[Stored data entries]
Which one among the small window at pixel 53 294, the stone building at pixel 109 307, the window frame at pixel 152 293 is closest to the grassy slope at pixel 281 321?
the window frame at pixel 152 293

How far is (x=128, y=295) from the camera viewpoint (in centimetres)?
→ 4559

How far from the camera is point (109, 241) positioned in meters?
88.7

* _OBJECTIVE_:
Swap "camera" for "observer" in the lines of data from the one holding "How far is (x=128, y=295)" through the end of the data, inclusive. Write out those lines again with nothing else altered.

* _FINAL RESULT_:
How far is (x=128, y=295) from the observer viewpoint (in centimetres)?
→ 4559

How far from the observer is point (109, 241) positioned in meters?
88.7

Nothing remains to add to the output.